On 1 January 2019, Saint-Hilaire was merged into the new commune of Plateau-des-Petites-Roches, alongside Saint-Bernard and Saint-Pancrasse. The commune was made up of the three smaller settlements of Saint-Hilaire, Les Margains and Les Gaudes; its town hall became that of the new commune. Its inhabitants are known in French as the Saint-Hilairois (masculine) and Saint-Hilairoises (feminine).

It is situated on the Plateau des Petites Roches, a natural balcony above the valley of the Isère, on the east side of the Massif de la Chartreuse and overlooked by the peak of the Dent de Crolles.

==Funicular==
The settlement of Saint-Hilaire is linked to Montfort, situated on the road between Grenoble and Chambéry in the valley below, by the Funiculaire de Saint-Hilaire du Touvet. Until this was opened in 1924, the commune was accessible only on foot, or by mule. The funicular was constructed principally to serve several sanatoriums built at the same time to house tuberculosis patients.
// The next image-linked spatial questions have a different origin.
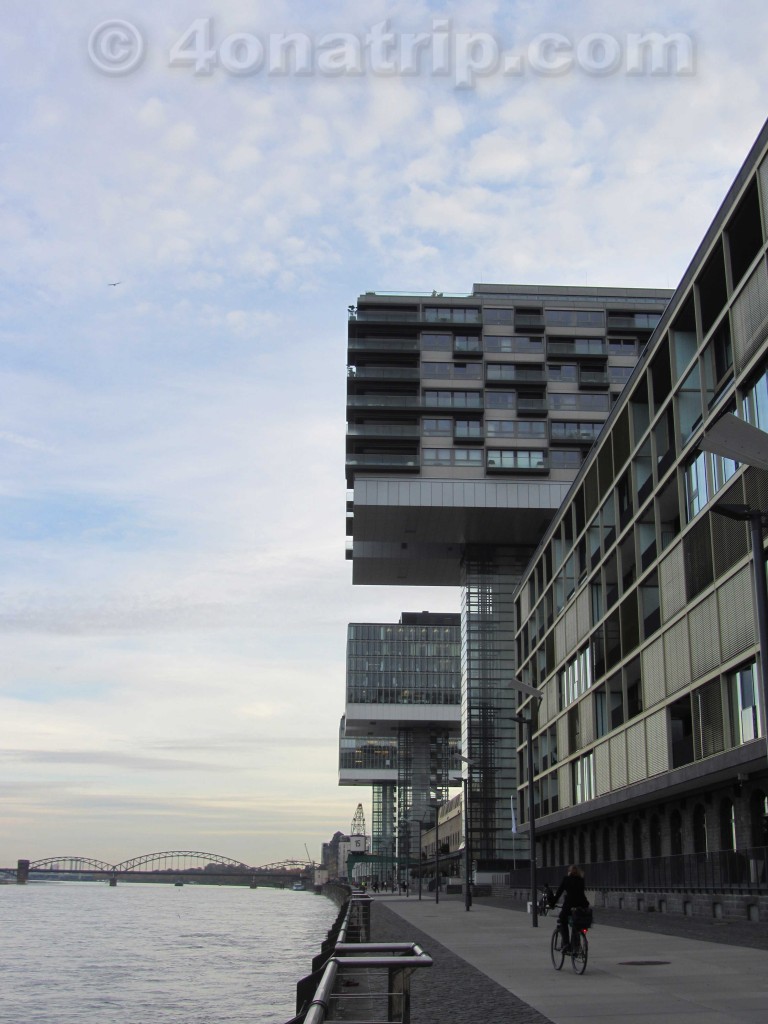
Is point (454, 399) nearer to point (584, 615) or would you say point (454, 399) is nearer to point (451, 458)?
point (451, 458)

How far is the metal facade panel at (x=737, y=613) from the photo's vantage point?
33.9 m

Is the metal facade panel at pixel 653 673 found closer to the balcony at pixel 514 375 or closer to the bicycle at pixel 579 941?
the bicycle at pixel 579 941

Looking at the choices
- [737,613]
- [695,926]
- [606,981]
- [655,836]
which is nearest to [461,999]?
[606,981]

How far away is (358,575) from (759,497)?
265ft

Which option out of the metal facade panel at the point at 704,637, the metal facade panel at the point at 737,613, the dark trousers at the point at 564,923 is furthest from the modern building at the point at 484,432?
the dark trousers at the point at 564,923

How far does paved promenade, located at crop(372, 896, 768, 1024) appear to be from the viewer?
14.1 m

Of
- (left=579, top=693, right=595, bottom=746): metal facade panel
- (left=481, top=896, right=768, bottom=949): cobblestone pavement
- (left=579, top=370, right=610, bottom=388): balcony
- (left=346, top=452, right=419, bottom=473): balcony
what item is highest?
(left=579, top=370, right=610, bottom=388): balcony

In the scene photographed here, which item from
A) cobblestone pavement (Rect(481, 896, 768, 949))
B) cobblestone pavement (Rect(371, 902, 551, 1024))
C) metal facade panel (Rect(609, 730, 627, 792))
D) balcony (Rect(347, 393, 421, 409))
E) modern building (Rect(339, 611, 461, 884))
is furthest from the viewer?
modern building (Rect(339, 611, 461, 884))

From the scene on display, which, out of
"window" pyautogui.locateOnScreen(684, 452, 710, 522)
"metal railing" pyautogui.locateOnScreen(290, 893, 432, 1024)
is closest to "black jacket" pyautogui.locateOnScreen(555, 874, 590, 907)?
"metal railing" pyautogui.locateOnScreen(290, 893, 432, 1024)

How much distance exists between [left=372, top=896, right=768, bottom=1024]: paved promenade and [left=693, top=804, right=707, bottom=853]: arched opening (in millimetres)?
11740

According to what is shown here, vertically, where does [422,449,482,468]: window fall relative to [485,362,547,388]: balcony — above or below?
below

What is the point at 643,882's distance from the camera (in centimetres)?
4562

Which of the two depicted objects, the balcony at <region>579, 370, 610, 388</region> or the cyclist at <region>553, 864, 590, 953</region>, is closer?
the cyclist at <region>553, 864, 590, 953</region>

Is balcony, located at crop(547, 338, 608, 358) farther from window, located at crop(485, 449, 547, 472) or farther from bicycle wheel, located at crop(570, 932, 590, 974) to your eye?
bicycle wheel, located at crop(570, 932, 590, 974)
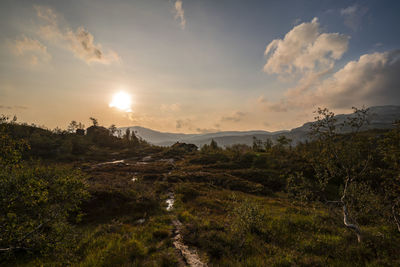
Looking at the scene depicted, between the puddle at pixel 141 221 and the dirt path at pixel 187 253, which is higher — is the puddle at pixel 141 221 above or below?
below

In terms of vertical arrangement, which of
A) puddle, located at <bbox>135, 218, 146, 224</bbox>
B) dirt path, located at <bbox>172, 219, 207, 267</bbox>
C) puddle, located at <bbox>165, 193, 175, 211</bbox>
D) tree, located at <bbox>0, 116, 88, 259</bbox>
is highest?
tree, located at <bbox>0, 116, 88, 259</bbox>

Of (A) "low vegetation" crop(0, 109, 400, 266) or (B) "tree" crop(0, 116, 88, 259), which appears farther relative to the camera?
(A) "low vegetation" crop(0, 109, 400, 266)

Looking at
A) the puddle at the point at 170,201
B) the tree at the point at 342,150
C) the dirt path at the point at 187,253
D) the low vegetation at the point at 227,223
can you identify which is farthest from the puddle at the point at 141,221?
the tree at the point at 342,150

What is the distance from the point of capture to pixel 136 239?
12422 mm

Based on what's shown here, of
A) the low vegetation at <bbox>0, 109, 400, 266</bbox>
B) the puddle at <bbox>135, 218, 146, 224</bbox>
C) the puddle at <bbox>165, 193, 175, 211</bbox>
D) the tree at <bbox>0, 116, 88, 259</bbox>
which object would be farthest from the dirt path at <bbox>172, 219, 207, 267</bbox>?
the puddle at <bbox>165, 193, 175, 211</bbox>

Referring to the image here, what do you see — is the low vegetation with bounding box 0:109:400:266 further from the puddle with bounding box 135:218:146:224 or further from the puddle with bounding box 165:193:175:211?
the puddle with bounding box 165:193:175:211

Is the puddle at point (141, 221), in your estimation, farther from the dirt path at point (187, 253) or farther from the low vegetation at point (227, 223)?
the dirt path at point (187, 253)

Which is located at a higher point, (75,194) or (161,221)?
(75,194)

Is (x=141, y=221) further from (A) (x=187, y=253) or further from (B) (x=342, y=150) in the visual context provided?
(B) (x=342, y=150)

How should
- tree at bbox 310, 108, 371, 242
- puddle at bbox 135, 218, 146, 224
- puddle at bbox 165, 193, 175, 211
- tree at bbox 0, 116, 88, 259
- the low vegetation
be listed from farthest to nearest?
puddle at bbox 165, 193, 175, 211
puddle at bbox 135, 218, 146, 224
tree at bbox 310, 108, 371, 242
the low vegetation
tree at bbox 0, 116, 88, 259

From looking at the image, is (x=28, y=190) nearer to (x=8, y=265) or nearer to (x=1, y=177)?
(x=1, y=177)

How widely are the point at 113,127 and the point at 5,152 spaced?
136837 mm

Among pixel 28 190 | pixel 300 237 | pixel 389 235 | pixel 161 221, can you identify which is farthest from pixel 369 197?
pixel 28 190

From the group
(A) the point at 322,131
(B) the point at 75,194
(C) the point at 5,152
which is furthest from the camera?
(A) the point at 322,131
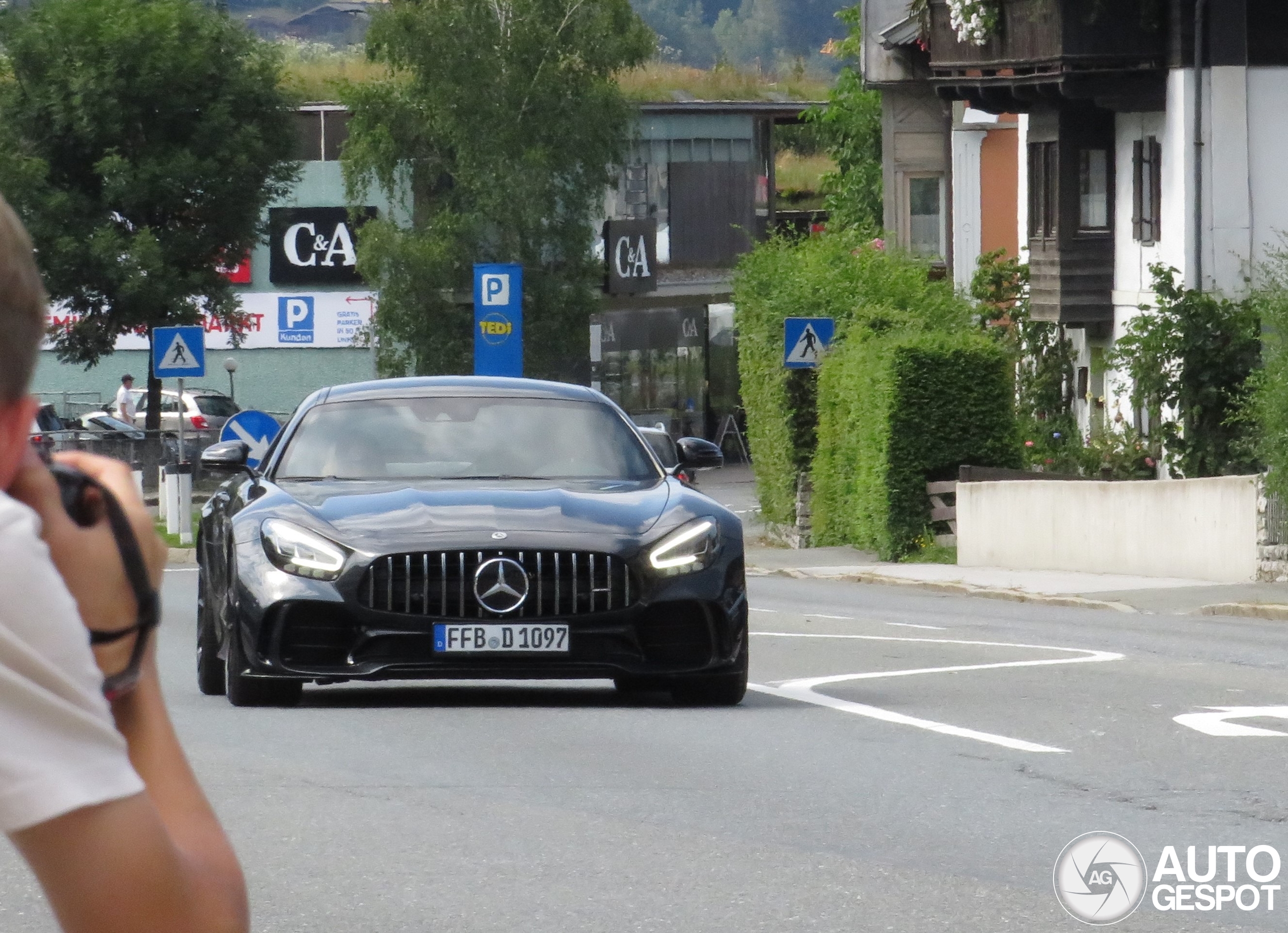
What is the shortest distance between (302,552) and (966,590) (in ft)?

A road and bus line have long since been opened. On 29 December 2021, violent rainfall on water-saturated soil combined with rapid melting of the snowpack caused the Montfort stream to overflow its banks, seriously damaging the tracks and the funicular's downstream station, which were covered with several meters of gravel. As a result, the Funiculaire de Saint-Hilaire du Touvet was closed.